> _REQUIRED WORK_
Reproduce the following listing verbatim, preserving every line, number, and mark of punctuation from beginning to end.

> _RECORDED DATA_
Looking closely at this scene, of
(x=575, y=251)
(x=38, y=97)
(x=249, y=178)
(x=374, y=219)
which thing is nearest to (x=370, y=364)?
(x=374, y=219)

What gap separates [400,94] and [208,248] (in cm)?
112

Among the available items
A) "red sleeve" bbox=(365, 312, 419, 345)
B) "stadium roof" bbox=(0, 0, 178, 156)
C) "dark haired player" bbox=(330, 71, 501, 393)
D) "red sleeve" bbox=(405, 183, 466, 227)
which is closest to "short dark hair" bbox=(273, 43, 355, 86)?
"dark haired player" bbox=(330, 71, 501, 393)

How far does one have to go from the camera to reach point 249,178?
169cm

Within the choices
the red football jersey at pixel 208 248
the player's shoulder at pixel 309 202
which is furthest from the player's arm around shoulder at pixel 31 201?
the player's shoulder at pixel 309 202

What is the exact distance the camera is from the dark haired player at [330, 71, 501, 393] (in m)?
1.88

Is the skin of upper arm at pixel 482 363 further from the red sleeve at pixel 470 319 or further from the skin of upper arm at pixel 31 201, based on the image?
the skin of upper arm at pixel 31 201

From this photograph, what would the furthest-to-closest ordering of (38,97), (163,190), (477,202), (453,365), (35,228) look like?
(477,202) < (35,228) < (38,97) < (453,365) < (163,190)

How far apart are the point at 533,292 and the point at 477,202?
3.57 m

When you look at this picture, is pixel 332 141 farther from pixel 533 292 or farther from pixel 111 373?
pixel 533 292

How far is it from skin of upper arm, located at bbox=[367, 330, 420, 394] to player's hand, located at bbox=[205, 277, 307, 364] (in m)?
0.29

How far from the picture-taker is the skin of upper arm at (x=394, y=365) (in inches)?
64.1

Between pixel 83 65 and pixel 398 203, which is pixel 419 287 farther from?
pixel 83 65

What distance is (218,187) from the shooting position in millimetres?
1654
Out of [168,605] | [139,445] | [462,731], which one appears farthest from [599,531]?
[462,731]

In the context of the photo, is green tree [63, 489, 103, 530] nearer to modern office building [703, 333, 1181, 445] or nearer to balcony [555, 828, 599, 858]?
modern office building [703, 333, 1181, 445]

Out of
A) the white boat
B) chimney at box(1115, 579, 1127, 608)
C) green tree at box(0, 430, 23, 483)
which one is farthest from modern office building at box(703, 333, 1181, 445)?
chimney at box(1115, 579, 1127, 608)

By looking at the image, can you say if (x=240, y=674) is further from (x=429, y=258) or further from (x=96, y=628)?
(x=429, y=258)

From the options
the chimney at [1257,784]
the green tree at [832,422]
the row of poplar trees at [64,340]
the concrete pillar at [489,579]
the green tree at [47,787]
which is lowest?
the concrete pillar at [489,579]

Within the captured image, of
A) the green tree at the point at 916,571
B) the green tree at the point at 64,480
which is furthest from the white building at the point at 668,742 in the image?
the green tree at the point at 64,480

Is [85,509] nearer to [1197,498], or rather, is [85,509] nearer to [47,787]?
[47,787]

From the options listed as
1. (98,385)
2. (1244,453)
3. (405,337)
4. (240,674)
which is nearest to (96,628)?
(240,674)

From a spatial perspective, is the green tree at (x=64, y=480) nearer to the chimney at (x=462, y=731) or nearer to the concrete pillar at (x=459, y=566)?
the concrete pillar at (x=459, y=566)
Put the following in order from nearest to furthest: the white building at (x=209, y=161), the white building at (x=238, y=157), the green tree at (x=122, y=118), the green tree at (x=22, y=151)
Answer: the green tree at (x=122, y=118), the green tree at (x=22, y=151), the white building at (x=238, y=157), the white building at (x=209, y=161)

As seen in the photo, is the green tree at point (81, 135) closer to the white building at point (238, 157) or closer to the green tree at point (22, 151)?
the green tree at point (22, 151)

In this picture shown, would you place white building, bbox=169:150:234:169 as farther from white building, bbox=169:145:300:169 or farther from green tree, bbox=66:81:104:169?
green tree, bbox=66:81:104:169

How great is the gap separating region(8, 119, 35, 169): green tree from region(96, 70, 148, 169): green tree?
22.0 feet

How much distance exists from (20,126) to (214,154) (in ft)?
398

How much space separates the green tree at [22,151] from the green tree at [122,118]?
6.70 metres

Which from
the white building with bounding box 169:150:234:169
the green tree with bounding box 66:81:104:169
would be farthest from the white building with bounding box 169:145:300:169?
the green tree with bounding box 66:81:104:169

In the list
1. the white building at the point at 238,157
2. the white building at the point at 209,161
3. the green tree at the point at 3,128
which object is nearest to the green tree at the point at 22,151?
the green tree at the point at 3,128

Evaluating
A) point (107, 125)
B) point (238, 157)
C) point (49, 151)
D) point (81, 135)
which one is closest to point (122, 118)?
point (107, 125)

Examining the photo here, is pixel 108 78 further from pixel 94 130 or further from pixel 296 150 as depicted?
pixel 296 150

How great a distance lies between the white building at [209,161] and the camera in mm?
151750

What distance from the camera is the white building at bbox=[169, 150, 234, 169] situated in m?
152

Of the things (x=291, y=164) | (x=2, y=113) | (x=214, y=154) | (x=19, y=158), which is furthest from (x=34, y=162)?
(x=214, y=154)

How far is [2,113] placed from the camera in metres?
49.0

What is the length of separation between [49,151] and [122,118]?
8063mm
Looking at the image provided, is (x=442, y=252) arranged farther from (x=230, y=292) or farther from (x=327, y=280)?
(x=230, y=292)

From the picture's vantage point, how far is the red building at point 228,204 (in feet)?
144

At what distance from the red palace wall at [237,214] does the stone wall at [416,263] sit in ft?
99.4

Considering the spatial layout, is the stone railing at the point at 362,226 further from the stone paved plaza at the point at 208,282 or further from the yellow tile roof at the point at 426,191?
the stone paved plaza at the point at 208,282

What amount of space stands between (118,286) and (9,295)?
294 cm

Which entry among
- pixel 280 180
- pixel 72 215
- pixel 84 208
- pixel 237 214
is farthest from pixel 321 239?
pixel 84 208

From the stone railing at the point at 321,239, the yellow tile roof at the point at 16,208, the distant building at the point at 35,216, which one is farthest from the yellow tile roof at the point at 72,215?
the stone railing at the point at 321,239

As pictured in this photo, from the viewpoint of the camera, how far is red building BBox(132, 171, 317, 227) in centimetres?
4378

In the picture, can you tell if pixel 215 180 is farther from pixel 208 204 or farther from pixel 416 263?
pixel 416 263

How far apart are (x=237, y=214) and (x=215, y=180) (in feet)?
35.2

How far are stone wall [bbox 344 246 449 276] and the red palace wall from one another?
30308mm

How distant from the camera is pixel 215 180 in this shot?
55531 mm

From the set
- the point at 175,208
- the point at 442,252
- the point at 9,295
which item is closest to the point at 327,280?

> _ANSWER FOR THIS EXERCISE_
Looking closely at this scene, of
(x=575, y=251)
(x=38, y=97)
(x=249, y=178)
(x=374, y=219)
which thing is nearest to (x=370, y=364)?
(x=374, y=219)

What gap separates [400,94] and [208,248] (in cm)?
112

Among the available items
A) "red sleeve" bbox=(365, 312, 419, 345)
B) "stadium roof" bbox=(0, 0, 178, 156)
C) "dark haired player" bbox=(330, 71, 501, 393)
D) "red sleeve" bbox=(405, 183, 466, 227)
which is closest to "short dark hair" bbox=(273, 43, 355, 86)?
"dark haired player" bbox=(330, 71, 501, 393)

How far does one have to go from the camera to reach point 249,178?
169cm

Within the choices
the red football jersey at pixel 208 248
the player's shoulder at pixel 309 202
which is furthest from the player's arm around shoulder at pixel 31 201?
the player's shoulder at pixel 309 202

What is the exact distance the camera is from the dark haired player at [330, 71, 501, 393] (in m)?
1.88

Is the skin of upper arm at pixel 482 363 further from the red sleeve at pixel 470 319 or further from the skin of upper arm at pixel 31 201, based on the image?
the skin of upper arm at pixel 31 201

From this photograph, what would the furthest-to-closest ordering of (38,97), (163,190), (477,202), (453,365), (35,228) look like?
(477,202) < (35,228) < (38,97) < (453,365) < (163,190)

How far apart are the point at 533,292 and the point at 477,202?
3.57 m

When you look at this picture, is pixel 332 141 farther from pixel 533 292 or farther from pixel 111 373?
pixel 533 292

How far is it from skin of upper arm, located at bbox=[367, 330, 420, 394] to player's hand, located at bbox=[205, 277, 307, 364] (in m)?
0.29

How far from the picture-taker is the skin of upper arm at (x=394, y=365) (in inches)?
64.1

Between pixel 83 65 and pixel 398 203, which is pixel 419 287 farther from?
pixel 83 65

What distance is (218,187) from the shooting position in millimetres?
1654
Out of [168,605] | [139,445] | [462,731], which one appears farthest from [599,531]?
[462,731]

In the context of the photo, is green tree [63, 489, 103, 530] nearer to modern office building [703, 333, 1181, 445] or nearer to balcony [555, 828, 599, 858]?
modern office building [703, 333, 1181, 445]

Out of
A) the white boat
B) chimney at box(1115, 579, 1127, 608)
C) green tree at box(0, 430, 23, 483)
which one is farthest from modern office building at box(703, 333, 1181, 445)?
chimney at box(1115, 579, 1127, 608)

By looking at the image, can you say if (x=240, y=674) is further from (x=429, y=258) or further from (x=96, y=628)?
(x=429, y=258)

From the options
the chimney at [1257,784]
the green tree at [832,422]
the row of poplar trees at [64,340]
the concrete pillar at [489,579]
the green tree at [47,787]
which is lowest?
the concrete pillar at [489,579]

Within the captured image, of
A) the green tree at the point at 916,571
B) the green tree at the point at 64,480
which is furthest from the white building at the point at 668,742 in the image?
the green tree at the point at 64,480

Is [85,509] nearer to [1197,498], or rather, is [85,509] nearer to [47,787]?
[47,787]

From the options listed as
1. (98,385)
2. (1244,453)
3. (405,337)
4. (240,674)
which is nearest to (96,628)?
(240,674)

From a spatial perspective, is the green tree at (x=64, y=480) nearer to the chimney at (x=462, y=731) or nearer to the concrete pillar at (x=459, y=566)?
the concrete pillar at (x=459, y=566)
Put the following in order from nearest to furthest: the white building at (x=209, y=161), the white building at (x=238, y=157), the green tree at (x=122, y=118), the green tree at (x=22, y=151)
Answer: the green tree at (x=122, y=118), the green tree at (x=22, y=151), the white building at (x=238, y=157), the white building at (x=209, y=161)

As seen in the photo, is the green tree at point (81, 135) closer to the white building at point (238, 157) or closer to the green tree at point (22, 151)?
the green tree at point (22, 151)

In this picture shown, would you place white building, bbox=169:150:234:169 as farther from white building, bbox=169:145:300:169 or farther from green tree, bbox=66:81:104:169?
green tree, bbox=66:81:104:169

How great is the gap separating region(8, 119, 35, 169): green tree from region(96, 70, 148, 169): green tree?
22.0 feet

How much distance exists from (20,126) to (214,154) (in ft)?
398

How much space separates the green tree at [22,151] from the green tree at [122,118]?
6.70 metres

Which from
the white building with bounding box 169:150:234:169
the green tree with bounding box 66:81:104:169
would be farthest from the white building with bounding box 169:145:300:169?
the green tree with bounding box 66:81:104:169

In the list
1. the white building at the point at 238,157
2. the white building at the point at 209,161
3. the green tree at the point at 3,128
which object is nearest to the green tree at the point at 22,151?
the green tree at the point at 3,128

Evaluating
A) point (107, 125)
B) point (238, 157)
C) point (49, 151)
D) point (81, 135)
which one is closest to point (122, 118)?
point (107, 125)

Examining the photo here, is pixel 108 78 further from pixel 94 130 or further from pixel 296 150 as depicted?
pixel 296 150

How great a distance lies between the white building at [209,161] and the camera in mm?
151750

What distance from the camera is the white building at bbox=[169, 150, 234, 169] situated in m?
152

Of the things (x=291, y=164) | (x=2, y=113) | (x=214, y=154) | (x=19, y=158), which is furthest from (x=34, y=162)?
(x=214, y=154)

How far is [2,113] placed from the camera in metres?
49.0

What is the length of separation between [49,151] and [122,118]?
8063mm
Looking at the image provided, is (x=442, y=252) arranged farther from (x=230, y=292) or farther from (x=327, y=280)?
(x=230, y=292)

From the picture's vantage point, how far is the red building at point 228,204 (in feet)?
144

At what distance from the red palace wall at [237,214] does the stone wall at [416,263] sit in ft?
99.4

Considering the spatial layout, is the stone railing at the point at 362,226 further from the stone paved plaza at the point at 208,282 or further from the yellow tile roof at the point at 426,191?
the stone paved plaza at the point at 208,282

What amount of space stands between (118,286) and (9,295)?
294 cm

Which entry among
- pixel 280 180
- pixel 72 215
- pixel 84 208
- pixel 237 214
is farthest from pixel 321 239?
pixel 84 208

From the stone railing at the point at 321,239, the yellow tile roof at the point at 16,208, the distant building at the point at 35,216, which one is farthest from the yellow tile roof at the point at 72,215?
the stone railing at the point at 321,239

As pictured in this photo, from the viewpoint of the camera, how far is red building BBox(132, 171, 317, 227) in centimetres?
4378

In the picture, can you tell if pixel 215 180 is farther from pixel 208 204 or farther from pixel 416 263?
pixel 416 263

How far apart are (x=237, y=214) and (x=215, y=180) (in feet)?
35.2

How far are stone wall [bbox 344 246 449 276] and the red palace wall from one another?
30308mm

How distant from the camera is pixel 215 180 in this shot?
55531 mm

From the set
- the point at 175,208
- the point at 442,252
- the point at 9,295
which item is closest to the point at 327,280?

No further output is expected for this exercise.